4. Change in Competitiveness
If British goods become more attractive and competitive this will also cause the value of the Exchange Rate to rise. This is important for determining the long run value of the Pound. This is similar factor to low inflation.
5. Relative strength of other currencies.
In 2010 and 2011, the value of the Japanese Yen and Swiss Franc rose because markets were worried about all the other major economies – US and EU. Therefore, despite low interest rates and low growth in Japan, the Yen kept appreciating.
6. Balance of Payments
A deficit on the current account means that the value of imports (of goods and services) is greater than the value of exports. If this is financed by a surplus on the financial / capital account then this is OK. But a country who struggles to attract enough capital inflows to finance a current account deficit, will see a depreciation in the currency. (For example current account deficit in US of 7% of GDP was one reason for depreciation of dollar in 2006-07)
7. Government Debt.
Under some circumstances, the value of government debt can influence the exchange rate. If markets fear a government may default on its debt, then investors will sell their bonds causing a fall in the value of the exchange rate. For example, Iceland debt problems in 2008, caused a rapid fall in the value of the Icelandic currency.
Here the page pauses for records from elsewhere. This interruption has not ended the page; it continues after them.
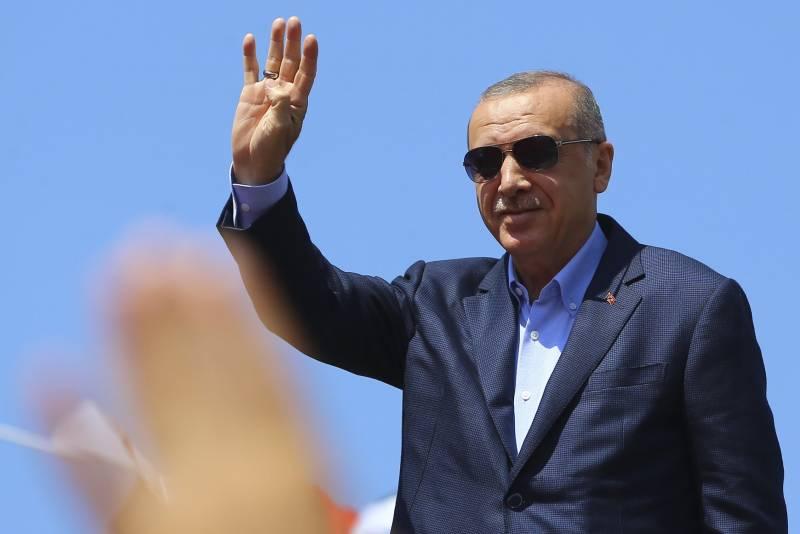 Турецкая армия вошла в Сирию, а напряглись в Незалежной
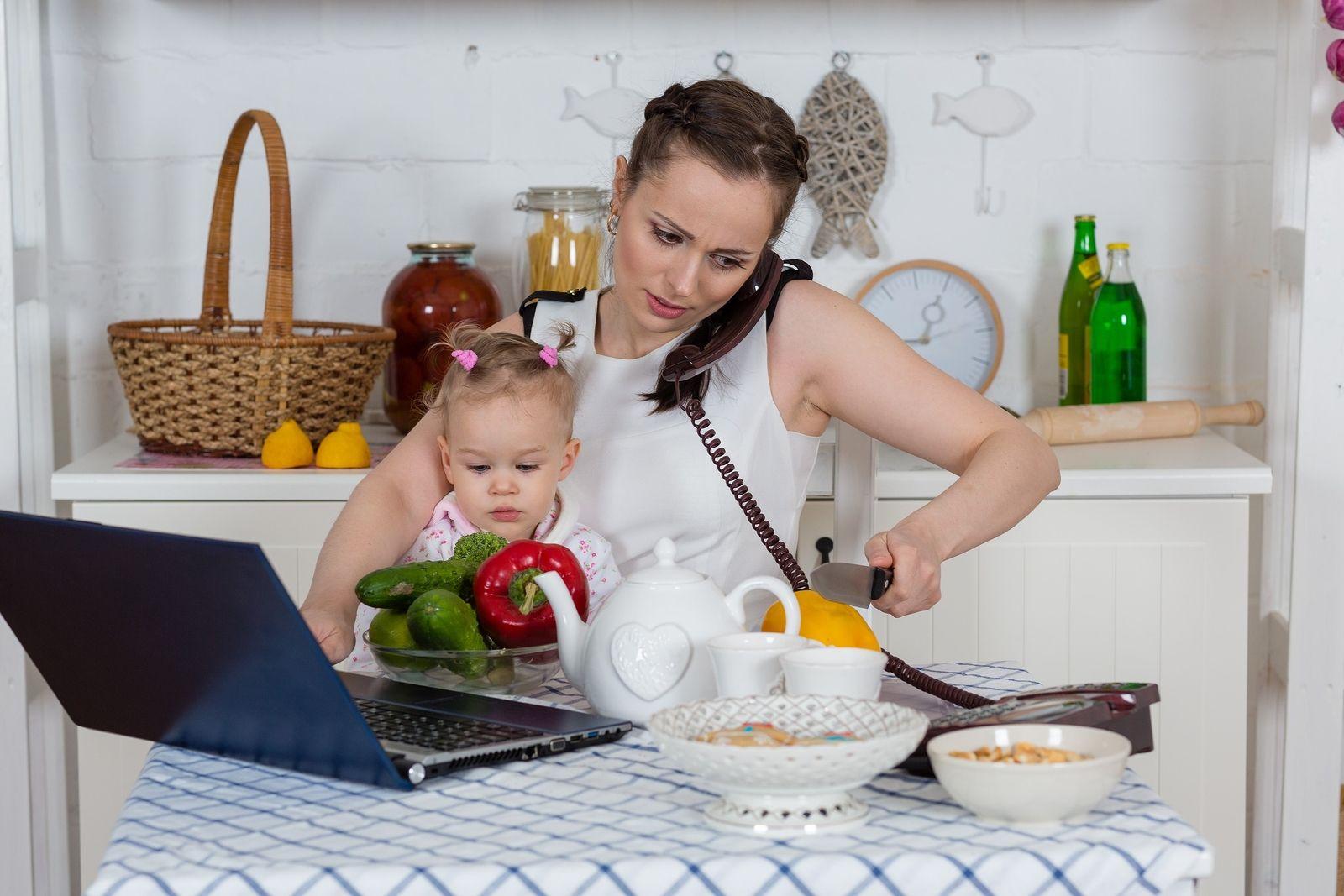 Rotina Frenética De Uma Mãe Que Trabalha Fora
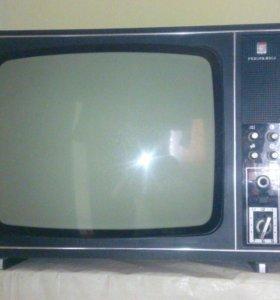 Телевизор старинный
For example, if markets feared the US would default on its debt, foreign investors would sell their holdings of US bonds. This would cause a fall in the value of the dollar. See: US dollar and debt
8. Government Intervention
Some governments attempt to influence the value of their currency. For example, China has sought to keep its currency undervalued to make Chinese exports more competitive. They can do this by buying US dollar assets which increases the value of the US dollar to Chinese Yuan.
9. Economic growth / recession
A recession may cause a depreciation in the exchange rate because during a recession interest rates usually fall. However, there is no hard and fast rule. It depends on several factors. See: Impact of recession on currency.
Example Fall in Value of Sterling 2007 – Jan 2009
During this period, the value of Sterling fell over 20%. This was due to:
- Restoring UK’s lost competitiveness. UK had large current account deficit in 2007
- Bank of England cut interest rates to 0.5% in 2008.
- Recession hit UK economy hard. Markets expected interest rates in UK to stay low for a considerable time.
- Bank of England pursued quantitative easing (increasing money supply). This raised prospect of future inflation, making UK bonds less attractive.
Sterling Effective Exchange Rate
Large devaluation in 1992, occurred when UK left Exchange Rate Mechanism.